Set Shaping Theory and the Foundations of Redundancy-Free Testable Codes

TL;DR

This paper introduces a novel approach based on Set Shaping Theory to transform sequences into longer, structured sets that enable error detection without increasing redundancy or information content.

Contribution

It demonstrates that sequences can be extended and structured to be testable and error-detectable without adding redundancy, using carefully selected sequence sets.

Findings

Sequences can be extended while reducing complexity.

Structured sequence sets enable error detection without extra redundancy.

The approach simplifies encoding for testability.

Abstract

To render a sequence testable, namely capable of identifying and detecting errors, it is necessary to apply a transformation that increases its length by introducing statistical dependence among symbols, as commonly exemplified by the addition of parity bits. However, since the decoder does not have prior knowledge of the original symbols, it must treat the artificially introduced symbols as if they were independent.
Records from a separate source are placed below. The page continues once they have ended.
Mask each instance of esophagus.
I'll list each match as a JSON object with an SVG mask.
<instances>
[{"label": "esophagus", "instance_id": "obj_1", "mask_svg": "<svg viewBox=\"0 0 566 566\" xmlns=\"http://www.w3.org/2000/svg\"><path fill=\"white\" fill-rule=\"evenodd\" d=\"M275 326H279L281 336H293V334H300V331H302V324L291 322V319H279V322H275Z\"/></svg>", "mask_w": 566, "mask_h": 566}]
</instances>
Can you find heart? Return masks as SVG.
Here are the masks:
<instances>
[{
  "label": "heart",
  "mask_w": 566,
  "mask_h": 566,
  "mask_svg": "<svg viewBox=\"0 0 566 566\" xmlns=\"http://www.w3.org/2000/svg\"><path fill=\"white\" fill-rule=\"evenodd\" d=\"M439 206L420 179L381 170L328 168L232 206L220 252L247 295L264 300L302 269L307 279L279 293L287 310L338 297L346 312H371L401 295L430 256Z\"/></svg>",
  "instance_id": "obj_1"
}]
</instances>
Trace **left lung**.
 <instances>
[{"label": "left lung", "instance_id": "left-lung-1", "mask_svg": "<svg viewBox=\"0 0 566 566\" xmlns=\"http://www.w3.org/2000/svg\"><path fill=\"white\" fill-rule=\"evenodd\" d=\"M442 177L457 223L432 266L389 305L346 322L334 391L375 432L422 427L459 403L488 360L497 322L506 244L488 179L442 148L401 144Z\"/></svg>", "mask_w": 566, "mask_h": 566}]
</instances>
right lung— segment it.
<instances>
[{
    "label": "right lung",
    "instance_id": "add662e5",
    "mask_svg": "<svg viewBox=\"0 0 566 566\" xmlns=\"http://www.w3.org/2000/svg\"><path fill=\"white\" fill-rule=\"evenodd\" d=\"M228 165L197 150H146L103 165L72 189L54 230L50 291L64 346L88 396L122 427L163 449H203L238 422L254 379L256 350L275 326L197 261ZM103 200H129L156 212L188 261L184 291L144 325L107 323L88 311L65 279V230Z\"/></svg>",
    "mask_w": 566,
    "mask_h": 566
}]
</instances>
Consequently, these additional symbols must be transmitted, even though their conditional probability, under ideal and error free conditions, would be zero. This sequence extension implies that not all symbol combinations of the new length are practically realizable: if an error modifies a sequence, making it inadmissible such an error becomes detectable. Recent developments in Set Shaping Theory have revealed a surprising result: it is always possible to transform a sequence into a longer version by carefully selecting which longer sequences are allowed, in such a way that the overall set of sequences becomes more structured and less complex than the original. This means that even though the sequence is extended and dependencies are introduced between symbols, the total amount of information contained in the new set does not increase proportionally on the contrary, it can be slightly reduced. In other words, one can construct a new set of longer sequences where each one corresponds uniquely to an original sequence, but the entire set is designed in such a way that it can be treated as if the symbols were independent, making encoding simpler. This allows sequence to become testable capable of detecting errors without adding visible redundancy or increasing the informational content.